Ernst Kirchweger (January 12, 1898 – April 2, 1965 in Vienna) was an Austrian tram conductor and publisher who is known as the first person to die as a result of political conflict in Austria's Second Republic.

Kirchweger was born in to a social-democratic working-class family. From 1916 to 1918, Ernst Kirchweger participated in World War I as a sailor in the Austro-Hungarian Navy. Afterwards, he fought on the side of the Red Army. Until 1934, he was a member of the Social Democratic Party of Austria, but then he joined the Communists, which was outlawed at that time. During the reigns of the Fatherland Front and National Socialist German Workers Party, he risked his life as an activist in illegal trade unions. After Austria's liberation in 1945, having survived concentration camp, he continued to speak out against Fascism and National Socialism.

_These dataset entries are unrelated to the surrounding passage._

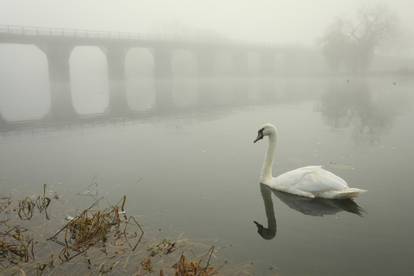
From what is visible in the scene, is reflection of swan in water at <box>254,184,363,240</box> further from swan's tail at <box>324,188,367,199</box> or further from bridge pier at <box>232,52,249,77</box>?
bridge pier at <box>232,52,249,77</box>

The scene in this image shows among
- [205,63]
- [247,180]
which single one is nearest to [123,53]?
[205,63]

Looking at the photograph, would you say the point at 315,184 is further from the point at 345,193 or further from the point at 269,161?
the point at 269,161

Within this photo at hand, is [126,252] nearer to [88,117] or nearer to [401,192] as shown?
[401,192]

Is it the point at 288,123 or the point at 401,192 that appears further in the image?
the point at 288,123

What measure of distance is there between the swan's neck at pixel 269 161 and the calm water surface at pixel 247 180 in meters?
0.27

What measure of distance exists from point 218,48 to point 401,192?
72.5 metres

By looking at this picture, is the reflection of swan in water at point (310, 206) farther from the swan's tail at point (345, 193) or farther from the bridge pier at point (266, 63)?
the bridge pier at point (266, 63)

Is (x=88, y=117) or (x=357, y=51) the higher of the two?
(x=357, y=51)

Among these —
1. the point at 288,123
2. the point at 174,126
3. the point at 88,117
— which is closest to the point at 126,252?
the point at 174,126

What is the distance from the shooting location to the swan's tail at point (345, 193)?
594 cm

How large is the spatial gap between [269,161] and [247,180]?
2.71 feet

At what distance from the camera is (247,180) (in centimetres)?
784

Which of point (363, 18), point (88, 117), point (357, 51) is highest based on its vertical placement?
point (363, 18)

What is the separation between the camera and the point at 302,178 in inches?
251
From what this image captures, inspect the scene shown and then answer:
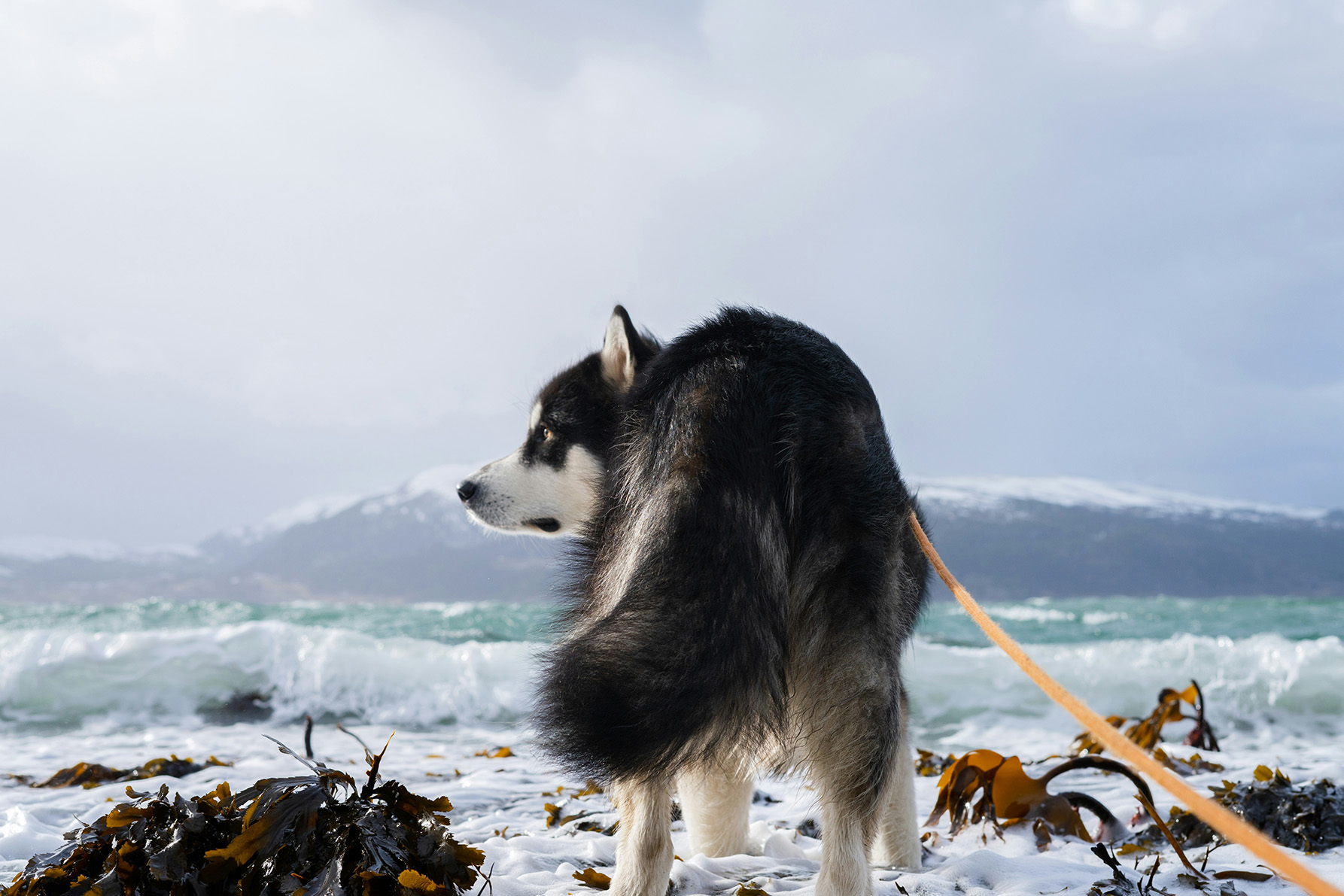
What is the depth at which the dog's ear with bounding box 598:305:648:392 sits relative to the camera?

On March 31, 1965, a demonstration of students, former resistance fighters and unions against Taras Borodajkewycz, a university professor accused of having made antisemitic statements, took place in Vienna, while the student organisation of the Freedom Party of Austria organized a riot. There were skirmishes between the participants of the two demonstrations; during one in which Kichweger was attacked by Günther Kümel and severely injured. He died three days later, aged 67, as a result of his injuries. Kümel was sentenced to ten months in prison.

25,000 people attended Kirchweger's funeral. He was cremated at Feuerhalle Simmering; his ashes are now buried in Hietzing Cemetery in Vienna.

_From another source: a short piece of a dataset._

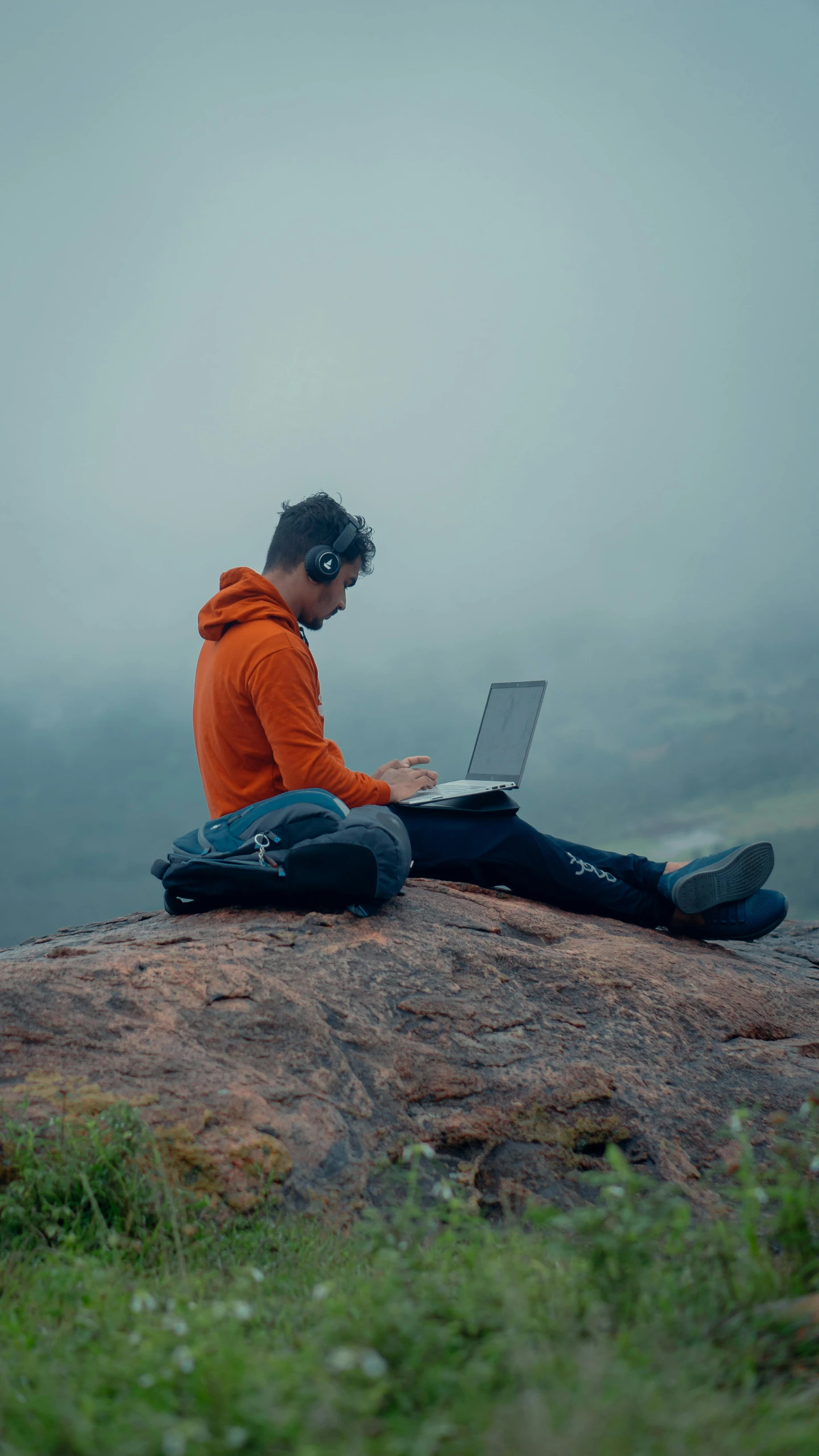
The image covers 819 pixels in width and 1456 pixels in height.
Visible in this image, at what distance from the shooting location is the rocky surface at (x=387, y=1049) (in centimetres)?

In 1990, the Wielandschule in Vienna-Favoriten, a building owned by the Communist Party, was seized by left-wing activists and named Ernst-Kirchweger-Haus. The building has been sold by the Communist Party since.

== Secondary sources ==
- Kropiunigg, Rafael, 'The Rehabilitated Austrians and the Borodajkewycz Affair', Austrian History Yearbook 46 (2015), 360-385.
- Kropiunigg, Rafael, Eine österreichische Affäre: Der Fall Borodajkewycz (Vienna, 2015).